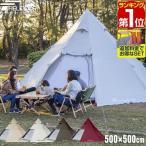 テント ワンポールテント 8人用 大型 家族 ファミリー ドームテント 500×500cm キャンプ アウトドア ティピーテント おしゃれ おすすめ FIELDOOR 送料無料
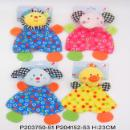Baby Plush Towel (China)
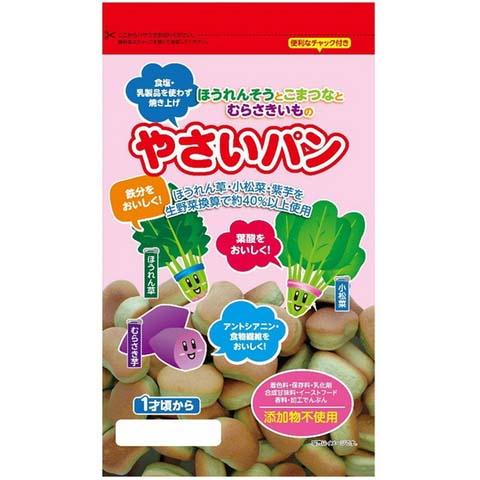 婴儿零食菠菜小松菜紫薯蔬菜面包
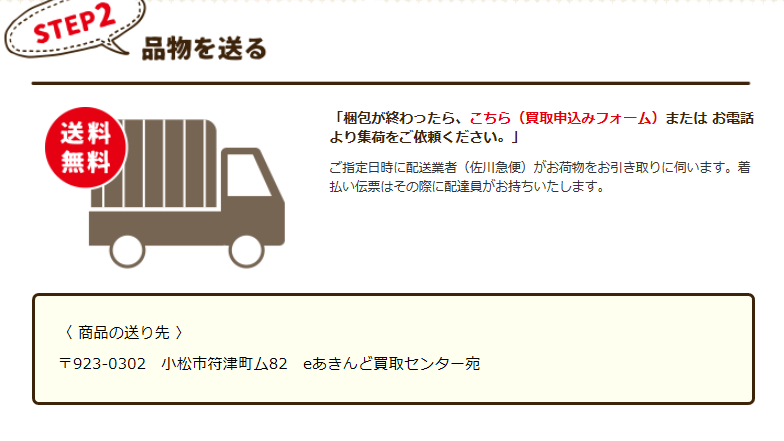 いーあきんどステップ2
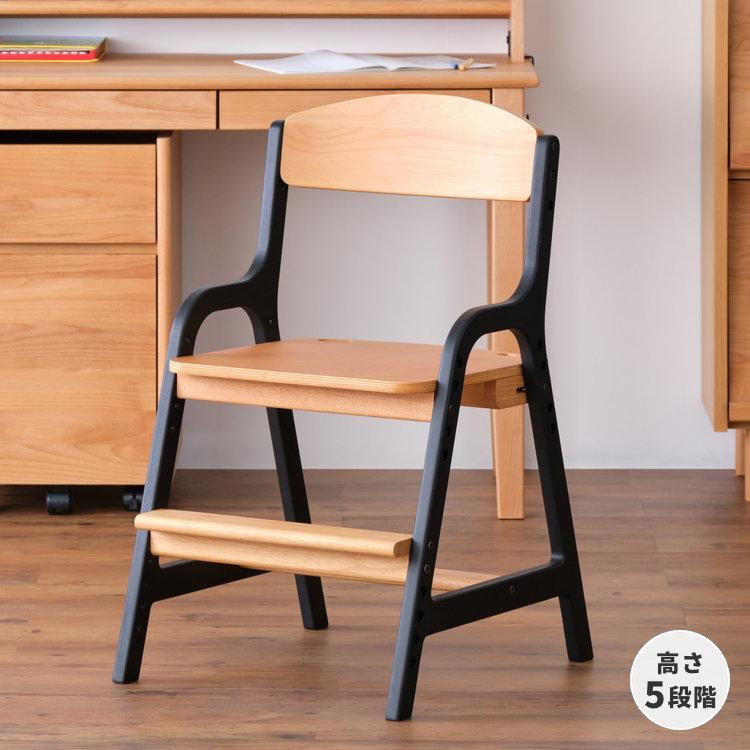 休日 学習椅子 木製 ナチュラル ブラック ISSEIKI エアリー 組立 お買い得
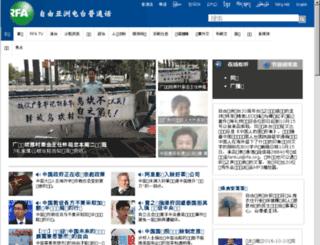 rfachinese.com screenshot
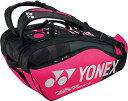 ショッピングヨネックス ヨネックス(YONEX) テニス バッグ ラケットバッグ9 (リュック付き・テニスラケット9本用) BAG1802N[un]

▶ [Task to complete]: When you retype the records, keep every word exactly as written and exclude the pictures.

▶ [Answer area]:
 テント ワンポールテント 8人用 大型 家族 ファミリー ドームテント 500×500cm キャンプ アウトドア ティピーテント おしゃれ おすすめ FIELDOOR 送料無料
Baby Plush Towel (China)
 婴儿零食菠菜小松菜紫薯蔬菜面包
 いーあきんどステップ2
 休日 学習椅子 木製 ナチュラル ブラック ISSEIKI エアリー 組立 お買い得
 rfachinese.com screenshot
 ショッピングヨネックス ヨネックス(YONEX) テニス バッグ ラケットバッグ9 (リュック付き・テニスラケット9本用) BAG1802N[un]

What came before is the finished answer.